FAQ sur les erreurs médicales

La santé est la première richesse de l’Homme et il est crucial de la préserver à tout prix afin d’optimiser le bien-être au quotidien. Ainsi, beaucoup n’hésitent pas à consulter un médecin pour traiter le moindre désagrément comme le coup du lapin. De plus, personne n’est à l’abri des maladies et des accidents. Ces événements impliquent obligatoirement l’intervention des professionnels de la santé pour réparer les dégâts que ce soit pour un simple traitement d’une maladie courante ou pour une opération chirurgicale en urgence. Toutefois, le personnel de santé peut parfois faire des erreurs dans l’exercice de leur fonction, ce qui cause généralement des préjudices aux patients. Il sera alors question d’erreur ou d’accident médical. Voici les quelques réponses aux questions qui se posent fréquemment à ce sujet.

Erreur médicale : de quoi s’agit-il ?

Dans le monde de la santé, l’erreur médicale est également appelée accident médical. Il s’agit d’une erreur commise par un professionnel de la santé au cours de la prise en charge d’un patient sous sa responsabilité. Il peut s’agir d’une erreur de diagnostic impliquant obligatoirement une erreur de traitement, ou bien un accident à la suite de l’usage d’un matériel médical défectueux. Il est également possible que cette situation soit le fruit d’une négligence de la procédure de soins. Mais que la faute soit volontaire ou non, l’erreur risque de générer des préjudices au patient qui passera dès lors en position de victime d’accident médical. Dans ce cas, la victime est tout à fait en droit de demander des dommages-intérêts auprès d’un tribunal en guise de réparation face aux désagréments qu’elle a subis.

Comment définir s’il y a eu une erreur médicale ?

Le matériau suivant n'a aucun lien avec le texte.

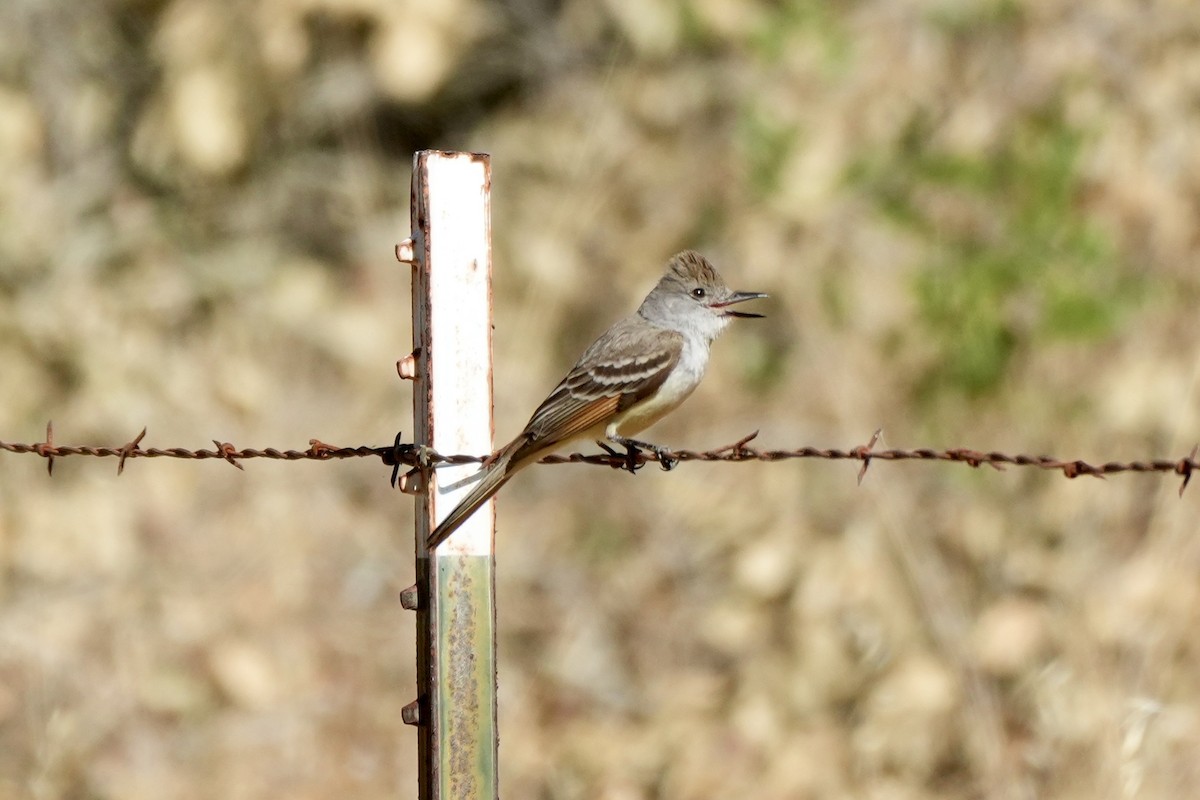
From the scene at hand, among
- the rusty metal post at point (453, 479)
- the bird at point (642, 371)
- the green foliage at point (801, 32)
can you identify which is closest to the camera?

Afin de savoir s’il y a effectivement eu une erreur médicale, il est indispensable de réaliser une expertise. Il s’agit de revoir le dossier médical du patient et d’essayer de trouver une faute éventuelle de la part du médecin. Toutefois, il est indispensable d’établir le lien entre la faute commise et les conséquences présumées. De ce fait, une enquête approfondie sera effectuée afin de déterminer ce lien. En effet, il est tout à fait possible que l’erreur de diagnostic soit liée à une dissimulation de faits de la part du patient. Par ailleurs, les compagnies d’assurances sont en mesure de réaliser une contre-expertise pour vérifier si le résultat de l’enquête est raisonnable avant d’établir un devis approprié pour une éventuelle réparation.

Comment réagir en cas d’erreur médicale ?

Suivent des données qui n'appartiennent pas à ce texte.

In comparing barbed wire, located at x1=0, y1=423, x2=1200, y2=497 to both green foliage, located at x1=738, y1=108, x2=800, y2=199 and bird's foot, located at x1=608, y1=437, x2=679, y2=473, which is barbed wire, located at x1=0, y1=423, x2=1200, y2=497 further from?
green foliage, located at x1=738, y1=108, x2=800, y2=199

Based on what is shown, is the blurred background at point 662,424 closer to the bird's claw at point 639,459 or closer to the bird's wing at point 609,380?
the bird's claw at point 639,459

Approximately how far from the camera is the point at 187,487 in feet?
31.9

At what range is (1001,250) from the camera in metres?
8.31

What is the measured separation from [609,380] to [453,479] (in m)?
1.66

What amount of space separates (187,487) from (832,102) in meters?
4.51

Si une personne pense qu’elle est victime d’une erreur médicale, elle est tout à fait en droit d’engager une poursuite judiciaire afin de demander une indemnisation, selon la loi Kouchner. Toutefois, il est préférable de contacter un avocat spécialisé dans le domaine de la santé afin de demander des conseils. En effet, ce professionnel est en mesure d’indiquer à son client les démarches à suivre face à la situation, notamment l’ouverture d’une enquête. Ainsi, des experts procéderont à l’étude du dossier pour réaliser l’expertise médicale. Par ailleurs, les litiges en matière d’accidents médicaux peuvent se résoudre de deux manières distinctes. Il est possible de trouver un consensus à l’amiable entre les deux parties, notamment entre la victime et son médecin. Dans le cas contraire, il est indispensable d’engager une procédure judiciaire afin de déterminer si une faute a vraiment été commise. De ce fait, les résultats des expertises réalisées par les deux parties devront être remis à l’expert désigné par le tribunal. Ce dernier sera seul habilité à donner un résultat qui pourra servir de justificatif devant la cour.

Qui peut bénéficier d’une indemnisation suite à une erreur médicale ?

En général, tous les préjudices subis par les victimes d’accidents médicaux méritent une réparation. Si le médecin est reconnu comme fautif au cours de l’enquête, il devra en payer le prix, sauf s’il est assuré. Auquel cas, c’est la compagnie d’assurances qui se chargera d’indemniser la victime. Toutefois, même si la faute n’est pas reconnue par le tribunal, la victime bénéficiera toujours d’une indemnisation de la part d’autres organismes comme la CRCI ou l’ONIAM. En effet, ces organismes peuvent débloquer le financement pour la réparation des préjudices subis par une victime d’accidents médicaux, si les erreurs affectent physiquement ou psychiquement le patient jusqu’à plus de 24 %, notamment en générant une incapacité temporaire totale au-delà de six mois ou à la suite d’un constat de troubles graves dans son quotidien.

Dans tous les cas, il est toujours conseillé de consulter l’avis d’un professionnel en la matière avant d’entamer une poursuite judiciaire en cas d’erreur médiale, car les assurances ne se laisseront pas faire facilement.